One truly astonishing admission is that the present-day population of Hungary is indistinguishable from the surrounding Slavic populations (and presumably the Romanians), whereas of four bodies from the time of the arrival of the non-Indo-European Hungarians more than 1000 years ago, two have a haplogroup (N1c) characteristic of Uralic populations in the east (p. 240). Surely what this means is that according to the underlying methodolgy, the Hungarians do not exist as a linguistic/ethnic group distinct from their neighbors. This is manifestly not true, and this genetic "swamping" of the Hungarians by native populations of eastern Europe shows the absurdity of attempting to correlate present-day distributions with ancient movements. (Be it noted that the supposed ancient movements are at times dependent on so-called aDNA, that is, ancient material, and to the extent that this is the material being used, that's more plausible. But this ancient material is constantly equated with modern distributions, and in any event, I'm suspicious about how much DNA evidence actually remains and the extent to which it's representative. That is, how much aDNA is actually attested archaeologically and is this material really extensive enough to bear the weight put in it, like tracing movements by a century in the distant pre-historic period?)
Because the DNA evidence is (bizarrely!) so incapable of telling the story of population movement when it is known, a lot of the chapters about the Romans, the "Wandering" period, and the Vikings degenerates into potted history. And a lot of this is rather dubious. A Roman military unit called the *ala Frontoniana* is apparently associated with the word "frontier" (no, sorry, it means the unit was commanded by somebody named Fronto; p. 195); the author apparently thinks Constantinople was renamed Byzantium (what a historical blunder! p. 205). Perhaps mistakes like this are in and of themselves not too significant, but they do show the extent to which the historical information that's being correlated with genetic is treated in an amateurish way.

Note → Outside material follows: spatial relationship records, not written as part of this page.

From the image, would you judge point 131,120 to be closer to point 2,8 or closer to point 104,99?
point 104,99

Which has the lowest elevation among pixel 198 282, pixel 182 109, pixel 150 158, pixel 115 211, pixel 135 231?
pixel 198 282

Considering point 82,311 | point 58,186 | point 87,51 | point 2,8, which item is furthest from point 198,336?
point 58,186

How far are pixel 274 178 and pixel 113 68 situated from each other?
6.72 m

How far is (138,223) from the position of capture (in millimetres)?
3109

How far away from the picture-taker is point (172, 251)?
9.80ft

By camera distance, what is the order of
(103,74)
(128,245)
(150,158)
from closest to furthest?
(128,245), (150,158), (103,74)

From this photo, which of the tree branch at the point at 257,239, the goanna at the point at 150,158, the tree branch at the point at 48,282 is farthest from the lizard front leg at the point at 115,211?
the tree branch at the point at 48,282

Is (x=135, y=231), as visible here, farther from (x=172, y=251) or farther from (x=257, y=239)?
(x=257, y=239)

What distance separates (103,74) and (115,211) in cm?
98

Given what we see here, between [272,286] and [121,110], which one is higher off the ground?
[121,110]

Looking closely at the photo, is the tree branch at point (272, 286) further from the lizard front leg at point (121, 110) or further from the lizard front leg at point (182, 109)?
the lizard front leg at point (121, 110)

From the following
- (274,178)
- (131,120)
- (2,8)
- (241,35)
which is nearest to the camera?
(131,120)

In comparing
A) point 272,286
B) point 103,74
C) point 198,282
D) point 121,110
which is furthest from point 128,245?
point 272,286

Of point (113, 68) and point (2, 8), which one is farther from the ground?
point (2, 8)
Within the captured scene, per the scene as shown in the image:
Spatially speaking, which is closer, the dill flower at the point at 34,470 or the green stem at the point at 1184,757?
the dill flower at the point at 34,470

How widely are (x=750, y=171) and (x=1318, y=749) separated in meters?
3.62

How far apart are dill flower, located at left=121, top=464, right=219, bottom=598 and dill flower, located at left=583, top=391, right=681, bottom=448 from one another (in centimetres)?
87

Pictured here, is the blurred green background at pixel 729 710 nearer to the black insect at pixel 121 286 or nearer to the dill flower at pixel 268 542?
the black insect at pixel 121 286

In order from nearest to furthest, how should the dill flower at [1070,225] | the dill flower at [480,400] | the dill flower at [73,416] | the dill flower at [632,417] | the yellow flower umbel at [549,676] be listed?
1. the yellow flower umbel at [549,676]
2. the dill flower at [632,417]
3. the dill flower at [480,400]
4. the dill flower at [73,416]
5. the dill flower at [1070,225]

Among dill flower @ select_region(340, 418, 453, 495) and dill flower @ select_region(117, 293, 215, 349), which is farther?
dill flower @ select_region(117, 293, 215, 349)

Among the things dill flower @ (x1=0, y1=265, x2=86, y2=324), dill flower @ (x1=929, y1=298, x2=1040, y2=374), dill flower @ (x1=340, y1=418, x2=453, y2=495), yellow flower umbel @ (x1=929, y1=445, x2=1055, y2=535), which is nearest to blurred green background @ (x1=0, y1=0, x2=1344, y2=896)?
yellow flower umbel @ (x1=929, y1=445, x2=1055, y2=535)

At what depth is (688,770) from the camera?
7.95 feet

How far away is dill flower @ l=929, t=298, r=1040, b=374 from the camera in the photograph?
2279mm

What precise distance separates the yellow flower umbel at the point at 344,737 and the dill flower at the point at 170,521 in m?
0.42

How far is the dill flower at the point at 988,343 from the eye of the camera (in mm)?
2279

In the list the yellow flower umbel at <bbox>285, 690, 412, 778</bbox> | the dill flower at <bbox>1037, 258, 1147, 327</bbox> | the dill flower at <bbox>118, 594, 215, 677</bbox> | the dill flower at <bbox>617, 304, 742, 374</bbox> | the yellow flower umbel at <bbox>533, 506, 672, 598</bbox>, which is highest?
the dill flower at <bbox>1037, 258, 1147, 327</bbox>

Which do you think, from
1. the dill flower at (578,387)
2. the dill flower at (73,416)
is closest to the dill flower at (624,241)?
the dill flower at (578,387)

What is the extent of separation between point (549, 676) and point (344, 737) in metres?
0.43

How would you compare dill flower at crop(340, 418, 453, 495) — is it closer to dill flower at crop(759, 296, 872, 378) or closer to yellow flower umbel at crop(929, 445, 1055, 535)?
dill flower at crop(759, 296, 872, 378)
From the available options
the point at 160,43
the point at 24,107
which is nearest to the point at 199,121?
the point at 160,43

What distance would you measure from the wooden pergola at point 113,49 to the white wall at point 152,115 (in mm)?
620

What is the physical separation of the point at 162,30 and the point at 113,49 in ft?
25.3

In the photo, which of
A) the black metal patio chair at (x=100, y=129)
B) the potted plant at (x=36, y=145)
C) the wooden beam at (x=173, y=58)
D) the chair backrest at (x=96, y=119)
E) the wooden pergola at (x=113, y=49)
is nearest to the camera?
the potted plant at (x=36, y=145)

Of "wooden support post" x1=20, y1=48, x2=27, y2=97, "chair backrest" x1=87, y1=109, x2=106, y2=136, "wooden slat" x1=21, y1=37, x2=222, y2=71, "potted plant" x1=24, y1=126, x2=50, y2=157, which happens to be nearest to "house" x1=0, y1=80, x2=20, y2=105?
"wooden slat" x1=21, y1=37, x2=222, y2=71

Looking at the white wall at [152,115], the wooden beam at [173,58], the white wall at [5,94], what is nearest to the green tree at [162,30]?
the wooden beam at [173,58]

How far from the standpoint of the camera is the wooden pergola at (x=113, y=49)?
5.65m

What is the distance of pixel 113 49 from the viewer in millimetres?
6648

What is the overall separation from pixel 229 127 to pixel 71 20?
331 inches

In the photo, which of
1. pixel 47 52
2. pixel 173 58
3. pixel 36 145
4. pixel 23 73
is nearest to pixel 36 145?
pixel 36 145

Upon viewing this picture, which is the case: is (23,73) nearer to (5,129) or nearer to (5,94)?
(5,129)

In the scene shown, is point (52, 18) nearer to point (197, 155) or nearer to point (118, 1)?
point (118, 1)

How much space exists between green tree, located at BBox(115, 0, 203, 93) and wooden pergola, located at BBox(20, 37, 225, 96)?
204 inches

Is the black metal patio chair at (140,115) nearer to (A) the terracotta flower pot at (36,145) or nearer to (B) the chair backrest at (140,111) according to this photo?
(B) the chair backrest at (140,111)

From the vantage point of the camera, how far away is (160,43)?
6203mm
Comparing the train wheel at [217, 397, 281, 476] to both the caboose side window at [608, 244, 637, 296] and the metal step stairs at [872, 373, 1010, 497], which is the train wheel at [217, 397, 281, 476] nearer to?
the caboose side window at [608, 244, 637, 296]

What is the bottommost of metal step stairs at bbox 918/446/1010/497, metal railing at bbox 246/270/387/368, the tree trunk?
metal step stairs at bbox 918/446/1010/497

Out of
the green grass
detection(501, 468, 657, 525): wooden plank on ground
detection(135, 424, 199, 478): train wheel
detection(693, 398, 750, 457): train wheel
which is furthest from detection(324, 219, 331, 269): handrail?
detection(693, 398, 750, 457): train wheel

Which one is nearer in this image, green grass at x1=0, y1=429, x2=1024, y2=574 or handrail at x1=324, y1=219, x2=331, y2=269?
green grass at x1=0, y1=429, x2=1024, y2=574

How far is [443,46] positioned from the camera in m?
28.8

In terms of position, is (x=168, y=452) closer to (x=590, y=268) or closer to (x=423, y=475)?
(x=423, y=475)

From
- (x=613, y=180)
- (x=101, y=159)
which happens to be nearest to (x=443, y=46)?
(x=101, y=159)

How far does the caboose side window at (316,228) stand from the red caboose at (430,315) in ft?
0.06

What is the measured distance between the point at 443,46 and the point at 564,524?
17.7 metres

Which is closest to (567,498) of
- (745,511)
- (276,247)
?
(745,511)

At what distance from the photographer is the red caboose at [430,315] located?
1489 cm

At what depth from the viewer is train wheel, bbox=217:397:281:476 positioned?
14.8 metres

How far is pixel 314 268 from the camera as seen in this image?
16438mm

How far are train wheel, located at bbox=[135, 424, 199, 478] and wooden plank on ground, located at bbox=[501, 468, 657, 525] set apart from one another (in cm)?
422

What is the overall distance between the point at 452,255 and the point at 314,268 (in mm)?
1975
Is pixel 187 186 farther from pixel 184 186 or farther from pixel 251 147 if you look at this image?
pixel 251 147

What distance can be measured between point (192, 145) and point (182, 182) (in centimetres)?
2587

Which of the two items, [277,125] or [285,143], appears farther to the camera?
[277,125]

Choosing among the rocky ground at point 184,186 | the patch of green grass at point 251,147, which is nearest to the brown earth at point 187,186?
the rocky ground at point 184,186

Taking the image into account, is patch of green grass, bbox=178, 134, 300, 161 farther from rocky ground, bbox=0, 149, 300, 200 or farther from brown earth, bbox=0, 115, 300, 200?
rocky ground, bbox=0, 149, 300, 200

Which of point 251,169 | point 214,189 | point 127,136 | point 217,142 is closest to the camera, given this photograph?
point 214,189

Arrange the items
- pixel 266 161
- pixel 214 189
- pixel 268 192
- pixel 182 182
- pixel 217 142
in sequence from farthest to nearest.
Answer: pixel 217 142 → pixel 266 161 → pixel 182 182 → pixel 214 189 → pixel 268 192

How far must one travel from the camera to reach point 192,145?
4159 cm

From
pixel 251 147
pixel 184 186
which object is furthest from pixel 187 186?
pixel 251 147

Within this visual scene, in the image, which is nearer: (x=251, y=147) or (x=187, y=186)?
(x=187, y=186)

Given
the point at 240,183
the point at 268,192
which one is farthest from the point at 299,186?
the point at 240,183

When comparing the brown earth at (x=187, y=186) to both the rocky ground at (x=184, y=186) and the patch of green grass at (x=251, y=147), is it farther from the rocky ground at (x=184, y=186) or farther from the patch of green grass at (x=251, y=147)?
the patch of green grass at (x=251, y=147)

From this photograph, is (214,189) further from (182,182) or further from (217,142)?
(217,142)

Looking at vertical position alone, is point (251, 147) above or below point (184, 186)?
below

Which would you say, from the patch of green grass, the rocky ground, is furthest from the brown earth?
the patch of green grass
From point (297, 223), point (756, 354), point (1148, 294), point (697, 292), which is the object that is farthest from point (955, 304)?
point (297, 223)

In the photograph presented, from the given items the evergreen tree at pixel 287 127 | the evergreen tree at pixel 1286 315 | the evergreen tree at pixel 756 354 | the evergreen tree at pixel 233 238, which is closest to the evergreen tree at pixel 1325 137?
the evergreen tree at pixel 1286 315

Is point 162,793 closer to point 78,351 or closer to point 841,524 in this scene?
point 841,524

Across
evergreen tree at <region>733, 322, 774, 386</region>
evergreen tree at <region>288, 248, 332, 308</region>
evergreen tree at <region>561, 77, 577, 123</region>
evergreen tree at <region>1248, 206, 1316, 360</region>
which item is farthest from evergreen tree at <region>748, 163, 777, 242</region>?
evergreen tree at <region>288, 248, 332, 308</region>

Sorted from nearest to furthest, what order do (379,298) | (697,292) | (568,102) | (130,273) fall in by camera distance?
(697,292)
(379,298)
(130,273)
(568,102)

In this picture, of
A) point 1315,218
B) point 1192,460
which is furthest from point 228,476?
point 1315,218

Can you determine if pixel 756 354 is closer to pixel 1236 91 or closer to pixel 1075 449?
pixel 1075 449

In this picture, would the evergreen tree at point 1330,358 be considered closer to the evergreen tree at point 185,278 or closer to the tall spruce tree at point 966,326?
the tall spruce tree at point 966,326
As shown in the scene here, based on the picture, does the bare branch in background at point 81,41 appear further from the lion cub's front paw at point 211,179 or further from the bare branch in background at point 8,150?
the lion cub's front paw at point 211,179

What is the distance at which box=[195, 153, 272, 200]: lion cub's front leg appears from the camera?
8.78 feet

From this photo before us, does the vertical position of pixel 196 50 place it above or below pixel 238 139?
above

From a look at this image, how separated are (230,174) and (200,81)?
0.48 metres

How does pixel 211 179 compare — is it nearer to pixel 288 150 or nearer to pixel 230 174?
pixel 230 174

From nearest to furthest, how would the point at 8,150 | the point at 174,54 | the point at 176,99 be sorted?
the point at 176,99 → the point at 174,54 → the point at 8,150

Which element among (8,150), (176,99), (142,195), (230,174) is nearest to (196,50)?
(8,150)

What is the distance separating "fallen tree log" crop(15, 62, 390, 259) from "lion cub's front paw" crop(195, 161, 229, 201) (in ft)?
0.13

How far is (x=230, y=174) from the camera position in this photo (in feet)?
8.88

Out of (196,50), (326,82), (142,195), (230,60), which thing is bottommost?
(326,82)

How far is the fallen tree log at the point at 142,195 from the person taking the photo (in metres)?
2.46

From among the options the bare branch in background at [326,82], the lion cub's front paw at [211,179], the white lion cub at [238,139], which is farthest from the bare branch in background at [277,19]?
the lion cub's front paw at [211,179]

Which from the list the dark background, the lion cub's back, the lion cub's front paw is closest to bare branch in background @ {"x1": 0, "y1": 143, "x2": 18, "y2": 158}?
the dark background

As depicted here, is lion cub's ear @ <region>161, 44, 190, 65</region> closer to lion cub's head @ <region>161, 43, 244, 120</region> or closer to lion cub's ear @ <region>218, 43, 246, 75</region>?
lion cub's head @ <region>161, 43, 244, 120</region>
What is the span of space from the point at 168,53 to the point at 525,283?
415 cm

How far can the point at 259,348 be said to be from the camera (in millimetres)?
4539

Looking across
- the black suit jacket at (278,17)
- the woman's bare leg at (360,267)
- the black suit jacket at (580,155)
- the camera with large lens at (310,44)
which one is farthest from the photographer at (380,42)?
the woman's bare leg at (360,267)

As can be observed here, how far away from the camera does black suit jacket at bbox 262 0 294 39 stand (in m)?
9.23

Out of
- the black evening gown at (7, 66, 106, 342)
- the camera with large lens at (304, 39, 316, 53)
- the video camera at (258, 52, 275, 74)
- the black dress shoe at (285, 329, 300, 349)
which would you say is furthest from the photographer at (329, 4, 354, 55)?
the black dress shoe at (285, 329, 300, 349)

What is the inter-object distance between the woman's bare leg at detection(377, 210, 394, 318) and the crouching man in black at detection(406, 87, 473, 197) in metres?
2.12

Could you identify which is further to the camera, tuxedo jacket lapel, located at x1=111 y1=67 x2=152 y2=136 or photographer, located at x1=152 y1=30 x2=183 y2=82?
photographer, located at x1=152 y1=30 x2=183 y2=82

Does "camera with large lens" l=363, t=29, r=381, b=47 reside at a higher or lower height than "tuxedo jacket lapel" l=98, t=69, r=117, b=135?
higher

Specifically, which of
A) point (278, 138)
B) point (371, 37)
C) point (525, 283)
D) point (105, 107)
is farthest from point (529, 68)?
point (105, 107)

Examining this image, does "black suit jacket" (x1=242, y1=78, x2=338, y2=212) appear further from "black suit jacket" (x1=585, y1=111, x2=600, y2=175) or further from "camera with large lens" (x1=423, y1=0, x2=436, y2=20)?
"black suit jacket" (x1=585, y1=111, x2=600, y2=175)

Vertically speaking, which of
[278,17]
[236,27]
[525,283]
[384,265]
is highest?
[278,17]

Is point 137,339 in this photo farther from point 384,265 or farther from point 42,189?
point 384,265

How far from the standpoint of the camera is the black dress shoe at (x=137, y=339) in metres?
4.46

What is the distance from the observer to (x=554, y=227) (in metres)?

Anyway, if this method can't explain the situation when you do know from historical sources what's going on, there's absolutely no reason to believe the conclusions reached about periods when there is no external control over the information. Fundamentally, it may well be that this genetic information will be able to provide useful new data about the distant past. But it will take a good while, it would seem, until initial enthusiasm is replaced with a calmer and more prudent assessment of the methodological limitations of the technique.